**Rows**:
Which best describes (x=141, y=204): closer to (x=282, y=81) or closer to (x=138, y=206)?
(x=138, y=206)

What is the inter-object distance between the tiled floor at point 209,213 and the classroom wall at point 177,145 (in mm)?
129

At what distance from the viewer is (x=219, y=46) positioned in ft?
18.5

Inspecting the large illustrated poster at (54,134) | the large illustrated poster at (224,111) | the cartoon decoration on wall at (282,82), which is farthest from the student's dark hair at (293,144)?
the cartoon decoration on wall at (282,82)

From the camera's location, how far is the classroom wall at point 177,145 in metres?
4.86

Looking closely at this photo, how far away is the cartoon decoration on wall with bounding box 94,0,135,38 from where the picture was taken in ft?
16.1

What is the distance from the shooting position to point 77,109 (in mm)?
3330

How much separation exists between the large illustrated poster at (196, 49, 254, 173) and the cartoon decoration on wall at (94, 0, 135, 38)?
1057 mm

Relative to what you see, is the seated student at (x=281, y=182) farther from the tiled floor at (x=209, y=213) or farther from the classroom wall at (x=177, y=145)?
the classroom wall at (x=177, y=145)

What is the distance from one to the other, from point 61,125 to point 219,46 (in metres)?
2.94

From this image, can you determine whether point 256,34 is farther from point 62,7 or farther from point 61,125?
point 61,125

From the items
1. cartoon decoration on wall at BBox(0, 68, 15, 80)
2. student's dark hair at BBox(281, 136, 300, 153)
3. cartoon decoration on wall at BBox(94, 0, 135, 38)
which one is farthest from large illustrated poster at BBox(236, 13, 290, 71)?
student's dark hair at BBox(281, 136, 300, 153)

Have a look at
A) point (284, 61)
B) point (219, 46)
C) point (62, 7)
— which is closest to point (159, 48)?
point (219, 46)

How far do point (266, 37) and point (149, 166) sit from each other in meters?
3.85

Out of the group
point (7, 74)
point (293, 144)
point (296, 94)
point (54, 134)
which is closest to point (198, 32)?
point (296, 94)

...

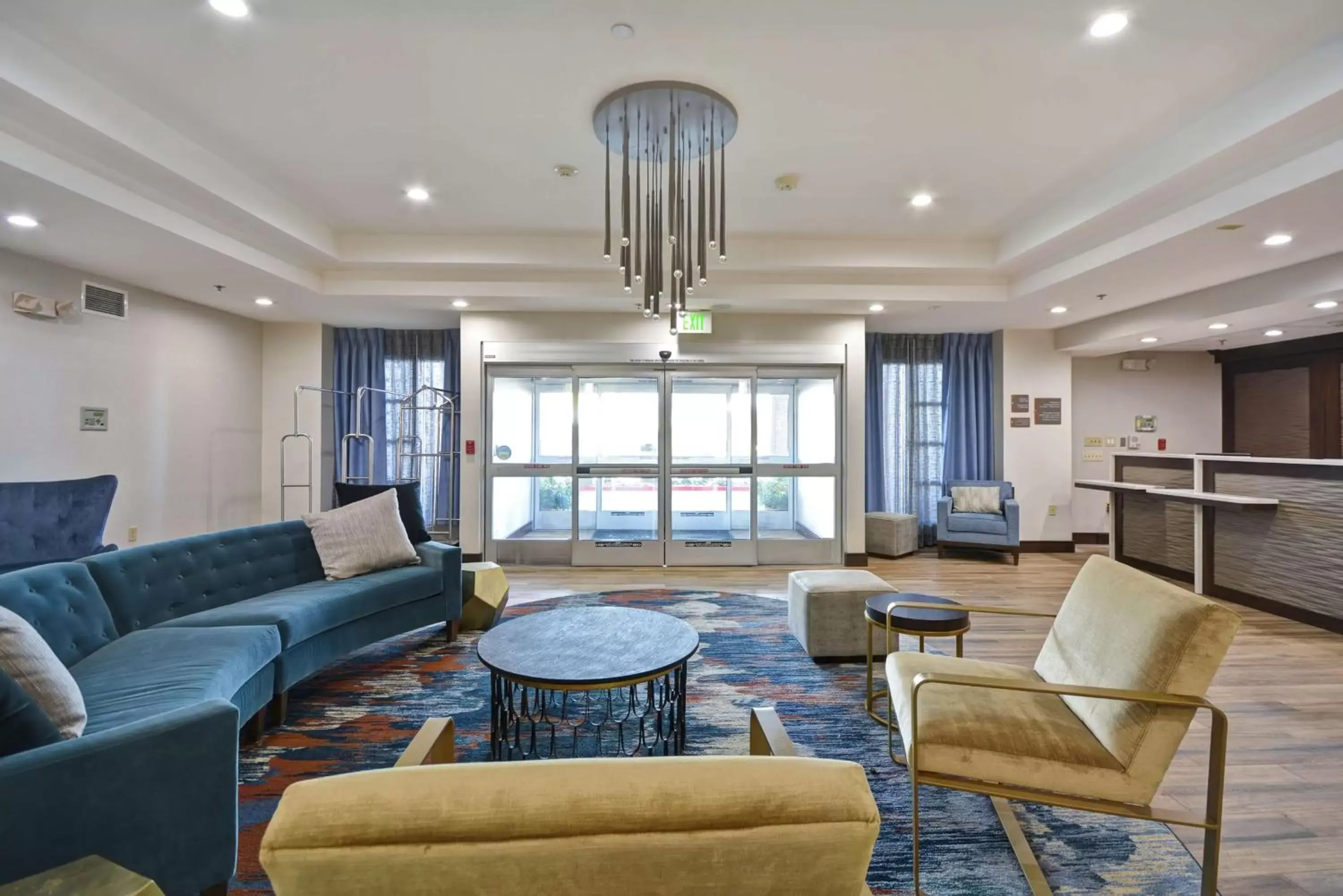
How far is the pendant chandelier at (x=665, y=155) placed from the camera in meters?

==

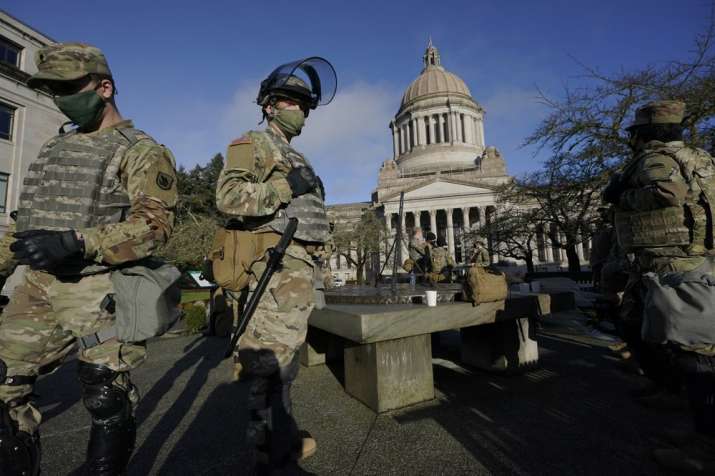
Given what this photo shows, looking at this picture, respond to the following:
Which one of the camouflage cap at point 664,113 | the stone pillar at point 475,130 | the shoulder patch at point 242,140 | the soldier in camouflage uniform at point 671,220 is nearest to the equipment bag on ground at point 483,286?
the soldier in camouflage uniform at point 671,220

**Exercise brief**:
Return every line from the material above that includes the word "between", each copied in full.

**Exercise output**:
What is the inter-object distance between the tiled floor at point 209,213 and the classroom wall at point 177,145 (in mm)?
How much separation exists between the large illustrated poster at (196, 49, 254, 173) and the cartoon decoration on wall at (94, 0, 135, 38)?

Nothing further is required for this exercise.